:: Problem to solve ::
Extract the lines that carry the string "background" from the listing.

--*--

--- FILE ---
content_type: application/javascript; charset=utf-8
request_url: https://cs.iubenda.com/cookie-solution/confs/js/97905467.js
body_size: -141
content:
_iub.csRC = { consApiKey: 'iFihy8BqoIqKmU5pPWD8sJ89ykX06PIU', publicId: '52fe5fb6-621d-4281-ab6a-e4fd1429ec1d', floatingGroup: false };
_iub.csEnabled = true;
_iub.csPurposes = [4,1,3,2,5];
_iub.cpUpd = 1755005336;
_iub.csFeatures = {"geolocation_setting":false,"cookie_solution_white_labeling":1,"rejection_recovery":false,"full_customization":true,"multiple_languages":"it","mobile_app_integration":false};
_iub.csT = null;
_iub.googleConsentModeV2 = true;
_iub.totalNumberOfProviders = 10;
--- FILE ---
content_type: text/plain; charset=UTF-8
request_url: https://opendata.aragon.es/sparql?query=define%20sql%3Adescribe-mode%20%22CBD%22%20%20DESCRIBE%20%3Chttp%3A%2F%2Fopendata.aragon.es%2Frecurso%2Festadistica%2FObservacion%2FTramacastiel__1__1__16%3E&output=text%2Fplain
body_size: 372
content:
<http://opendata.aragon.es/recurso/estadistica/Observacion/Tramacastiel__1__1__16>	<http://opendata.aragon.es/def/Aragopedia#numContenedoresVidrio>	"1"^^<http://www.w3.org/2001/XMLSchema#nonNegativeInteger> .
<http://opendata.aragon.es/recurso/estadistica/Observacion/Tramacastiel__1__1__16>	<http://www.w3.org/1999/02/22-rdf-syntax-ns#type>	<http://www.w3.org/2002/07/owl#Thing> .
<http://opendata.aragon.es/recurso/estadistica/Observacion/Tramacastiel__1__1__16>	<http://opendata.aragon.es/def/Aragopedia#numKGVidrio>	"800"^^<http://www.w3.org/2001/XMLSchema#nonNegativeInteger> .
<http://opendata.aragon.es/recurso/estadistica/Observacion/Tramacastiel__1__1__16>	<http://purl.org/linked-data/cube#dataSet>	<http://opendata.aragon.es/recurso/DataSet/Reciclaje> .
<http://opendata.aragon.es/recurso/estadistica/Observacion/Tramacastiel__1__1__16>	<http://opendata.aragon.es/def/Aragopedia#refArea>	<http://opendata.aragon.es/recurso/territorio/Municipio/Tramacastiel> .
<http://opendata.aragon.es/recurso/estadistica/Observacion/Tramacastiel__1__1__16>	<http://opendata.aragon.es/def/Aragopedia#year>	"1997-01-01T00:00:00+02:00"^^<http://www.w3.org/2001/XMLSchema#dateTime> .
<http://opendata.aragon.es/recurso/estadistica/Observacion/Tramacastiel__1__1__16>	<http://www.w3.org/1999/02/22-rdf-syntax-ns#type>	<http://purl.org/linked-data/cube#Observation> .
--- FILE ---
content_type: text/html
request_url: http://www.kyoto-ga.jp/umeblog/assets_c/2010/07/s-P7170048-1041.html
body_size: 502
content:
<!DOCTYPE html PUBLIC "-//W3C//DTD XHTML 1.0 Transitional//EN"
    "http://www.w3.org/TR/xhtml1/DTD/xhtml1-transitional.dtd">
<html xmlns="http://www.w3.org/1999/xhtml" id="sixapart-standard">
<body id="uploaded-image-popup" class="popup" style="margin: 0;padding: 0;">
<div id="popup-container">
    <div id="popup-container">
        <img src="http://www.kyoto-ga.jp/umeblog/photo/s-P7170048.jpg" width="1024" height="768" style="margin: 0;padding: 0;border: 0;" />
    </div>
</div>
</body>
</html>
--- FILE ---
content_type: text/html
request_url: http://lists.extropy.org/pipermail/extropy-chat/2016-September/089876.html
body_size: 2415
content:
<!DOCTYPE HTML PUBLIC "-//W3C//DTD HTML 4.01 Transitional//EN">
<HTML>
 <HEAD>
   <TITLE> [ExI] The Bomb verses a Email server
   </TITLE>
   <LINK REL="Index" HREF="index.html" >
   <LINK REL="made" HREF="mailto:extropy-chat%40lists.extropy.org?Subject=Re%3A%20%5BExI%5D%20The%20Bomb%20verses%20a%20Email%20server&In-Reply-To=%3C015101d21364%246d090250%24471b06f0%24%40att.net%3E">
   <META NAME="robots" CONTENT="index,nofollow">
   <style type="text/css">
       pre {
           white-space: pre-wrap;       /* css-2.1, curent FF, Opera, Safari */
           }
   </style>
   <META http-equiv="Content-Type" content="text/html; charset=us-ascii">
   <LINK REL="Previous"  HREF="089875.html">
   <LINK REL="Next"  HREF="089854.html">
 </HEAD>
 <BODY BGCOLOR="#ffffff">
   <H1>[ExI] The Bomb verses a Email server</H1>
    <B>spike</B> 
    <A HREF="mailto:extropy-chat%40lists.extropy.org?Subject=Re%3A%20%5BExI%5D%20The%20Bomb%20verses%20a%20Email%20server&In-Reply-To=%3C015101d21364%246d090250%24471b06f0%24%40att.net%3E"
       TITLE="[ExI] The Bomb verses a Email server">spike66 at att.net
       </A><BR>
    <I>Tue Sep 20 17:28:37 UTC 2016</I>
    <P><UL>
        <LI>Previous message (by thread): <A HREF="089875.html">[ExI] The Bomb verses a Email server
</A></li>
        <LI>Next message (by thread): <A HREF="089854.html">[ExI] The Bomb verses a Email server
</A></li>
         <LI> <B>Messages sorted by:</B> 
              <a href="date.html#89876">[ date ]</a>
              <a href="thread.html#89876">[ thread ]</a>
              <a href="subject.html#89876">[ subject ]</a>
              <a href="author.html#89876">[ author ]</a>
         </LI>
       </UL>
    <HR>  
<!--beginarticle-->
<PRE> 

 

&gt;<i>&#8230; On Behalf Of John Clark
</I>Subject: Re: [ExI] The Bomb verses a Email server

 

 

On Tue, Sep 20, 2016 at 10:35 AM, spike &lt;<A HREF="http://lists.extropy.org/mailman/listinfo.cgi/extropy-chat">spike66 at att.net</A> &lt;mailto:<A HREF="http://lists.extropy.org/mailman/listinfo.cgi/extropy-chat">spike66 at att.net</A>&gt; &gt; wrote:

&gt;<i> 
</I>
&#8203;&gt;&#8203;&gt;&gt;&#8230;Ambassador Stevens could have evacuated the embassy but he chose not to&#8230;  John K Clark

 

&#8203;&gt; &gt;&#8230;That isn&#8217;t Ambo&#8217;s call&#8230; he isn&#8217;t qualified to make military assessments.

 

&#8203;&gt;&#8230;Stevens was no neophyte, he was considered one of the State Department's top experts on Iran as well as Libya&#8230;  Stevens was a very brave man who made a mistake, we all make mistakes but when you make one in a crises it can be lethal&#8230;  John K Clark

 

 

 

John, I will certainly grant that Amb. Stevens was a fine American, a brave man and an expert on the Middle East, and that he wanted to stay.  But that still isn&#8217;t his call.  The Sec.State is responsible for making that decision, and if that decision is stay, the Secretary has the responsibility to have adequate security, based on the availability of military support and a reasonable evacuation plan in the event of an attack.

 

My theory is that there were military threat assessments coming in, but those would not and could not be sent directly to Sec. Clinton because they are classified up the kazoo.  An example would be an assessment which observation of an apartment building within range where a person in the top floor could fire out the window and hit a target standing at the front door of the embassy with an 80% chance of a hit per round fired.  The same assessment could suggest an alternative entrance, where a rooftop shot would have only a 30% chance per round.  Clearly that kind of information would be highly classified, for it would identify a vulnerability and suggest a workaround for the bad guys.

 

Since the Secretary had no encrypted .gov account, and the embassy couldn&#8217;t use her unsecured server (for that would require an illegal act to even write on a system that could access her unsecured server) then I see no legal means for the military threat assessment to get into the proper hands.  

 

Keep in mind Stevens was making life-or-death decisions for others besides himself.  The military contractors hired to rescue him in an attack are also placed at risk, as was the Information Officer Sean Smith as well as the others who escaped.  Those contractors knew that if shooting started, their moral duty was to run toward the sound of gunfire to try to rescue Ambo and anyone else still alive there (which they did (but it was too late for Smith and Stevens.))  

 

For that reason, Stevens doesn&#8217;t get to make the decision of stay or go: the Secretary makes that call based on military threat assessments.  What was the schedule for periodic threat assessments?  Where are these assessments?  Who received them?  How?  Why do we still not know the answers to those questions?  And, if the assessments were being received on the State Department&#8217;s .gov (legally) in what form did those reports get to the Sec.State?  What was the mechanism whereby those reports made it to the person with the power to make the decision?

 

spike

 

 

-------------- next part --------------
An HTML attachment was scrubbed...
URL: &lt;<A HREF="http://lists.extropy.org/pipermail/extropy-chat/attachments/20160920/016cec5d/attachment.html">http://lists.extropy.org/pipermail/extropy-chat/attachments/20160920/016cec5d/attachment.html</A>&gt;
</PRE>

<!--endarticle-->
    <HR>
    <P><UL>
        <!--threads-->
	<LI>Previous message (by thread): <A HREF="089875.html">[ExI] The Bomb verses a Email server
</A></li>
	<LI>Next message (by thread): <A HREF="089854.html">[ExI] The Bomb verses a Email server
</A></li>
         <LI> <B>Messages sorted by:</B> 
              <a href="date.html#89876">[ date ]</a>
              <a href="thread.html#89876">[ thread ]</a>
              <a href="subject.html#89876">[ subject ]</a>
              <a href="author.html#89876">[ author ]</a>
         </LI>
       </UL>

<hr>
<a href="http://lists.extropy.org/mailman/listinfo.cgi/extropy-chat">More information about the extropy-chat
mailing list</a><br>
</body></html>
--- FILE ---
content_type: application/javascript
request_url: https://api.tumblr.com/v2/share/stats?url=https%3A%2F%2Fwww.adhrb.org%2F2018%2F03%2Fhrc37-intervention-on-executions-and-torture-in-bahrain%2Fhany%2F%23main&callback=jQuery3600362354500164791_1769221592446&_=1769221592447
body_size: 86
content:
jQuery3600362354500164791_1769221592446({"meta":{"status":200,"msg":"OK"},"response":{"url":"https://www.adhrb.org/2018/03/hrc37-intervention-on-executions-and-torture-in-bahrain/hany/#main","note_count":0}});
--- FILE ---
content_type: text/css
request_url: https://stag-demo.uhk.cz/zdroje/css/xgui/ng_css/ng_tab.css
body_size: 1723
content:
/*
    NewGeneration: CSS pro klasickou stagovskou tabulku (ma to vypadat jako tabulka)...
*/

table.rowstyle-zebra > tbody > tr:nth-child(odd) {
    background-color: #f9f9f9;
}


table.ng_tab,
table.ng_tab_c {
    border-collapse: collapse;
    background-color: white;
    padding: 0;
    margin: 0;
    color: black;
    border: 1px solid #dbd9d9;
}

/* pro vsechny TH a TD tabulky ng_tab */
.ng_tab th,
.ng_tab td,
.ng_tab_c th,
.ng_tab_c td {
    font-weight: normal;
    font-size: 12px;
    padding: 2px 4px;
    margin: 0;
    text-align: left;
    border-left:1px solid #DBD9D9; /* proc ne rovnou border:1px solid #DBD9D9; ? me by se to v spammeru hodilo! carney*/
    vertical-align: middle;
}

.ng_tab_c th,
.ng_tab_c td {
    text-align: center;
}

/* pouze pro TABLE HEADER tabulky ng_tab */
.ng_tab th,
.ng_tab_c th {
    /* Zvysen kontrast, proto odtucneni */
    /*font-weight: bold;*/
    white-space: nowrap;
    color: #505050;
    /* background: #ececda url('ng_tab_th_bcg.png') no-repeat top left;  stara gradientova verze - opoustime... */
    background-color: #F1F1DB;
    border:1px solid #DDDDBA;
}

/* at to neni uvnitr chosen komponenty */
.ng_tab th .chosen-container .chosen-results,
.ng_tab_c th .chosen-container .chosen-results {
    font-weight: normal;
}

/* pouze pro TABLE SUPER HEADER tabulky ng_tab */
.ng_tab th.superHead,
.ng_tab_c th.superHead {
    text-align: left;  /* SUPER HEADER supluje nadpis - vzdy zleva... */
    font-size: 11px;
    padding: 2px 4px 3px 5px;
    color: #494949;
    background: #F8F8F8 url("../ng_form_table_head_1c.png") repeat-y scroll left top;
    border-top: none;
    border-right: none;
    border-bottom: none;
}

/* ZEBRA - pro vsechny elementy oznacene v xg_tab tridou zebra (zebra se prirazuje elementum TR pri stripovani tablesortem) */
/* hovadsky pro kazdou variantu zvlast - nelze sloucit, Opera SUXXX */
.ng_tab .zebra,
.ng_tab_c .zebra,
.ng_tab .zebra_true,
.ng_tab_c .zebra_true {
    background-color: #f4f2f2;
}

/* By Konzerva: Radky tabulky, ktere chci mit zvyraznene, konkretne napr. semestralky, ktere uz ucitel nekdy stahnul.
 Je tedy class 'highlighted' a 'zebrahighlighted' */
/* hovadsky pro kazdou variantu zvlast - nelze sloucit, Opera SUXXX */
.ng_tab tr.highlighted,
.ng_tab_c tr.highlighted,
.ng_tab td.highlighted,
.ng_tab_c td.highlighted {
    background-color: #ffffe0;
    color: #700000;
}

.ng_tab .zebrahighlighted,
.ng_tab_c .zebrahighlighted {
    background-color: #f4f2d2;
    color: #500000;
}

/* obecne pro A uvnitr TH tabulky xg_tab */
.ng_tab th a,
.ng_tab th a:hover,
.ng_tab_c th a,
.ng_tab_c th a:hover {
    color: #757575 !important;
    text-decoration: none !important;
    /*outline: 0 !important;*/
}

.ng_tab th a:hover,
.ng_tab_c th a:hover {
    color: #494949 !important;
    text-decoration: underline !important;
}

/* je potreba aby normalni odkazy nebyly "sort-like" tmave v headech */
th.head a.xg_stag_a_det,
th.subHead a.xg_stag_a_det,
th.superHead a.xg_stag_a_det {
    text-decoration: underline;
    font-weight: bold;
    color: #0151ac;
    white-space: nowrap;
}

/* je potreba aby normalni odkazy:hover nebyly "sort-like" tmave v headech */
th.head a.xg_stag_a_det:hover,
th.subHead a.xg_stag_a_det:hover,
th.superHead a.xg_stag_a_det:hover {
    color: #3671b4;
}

--*--

:: Answer space ::
    background-color: #f9f9f9;
    background-color: white;
    /* background: #ececda url('ng_tab_th_bcg.png') no-repeat top left;  stara gradientova verze - opoustime... */
    background-color: #F1F1DB;
    background: #F8F8F8 url("../ng_form_table_head_1c.png") repeat-y scroll left top;
    background-color: #f4f2f2;
    background-color: #ffffe0;
    background-color: #f4f2d2;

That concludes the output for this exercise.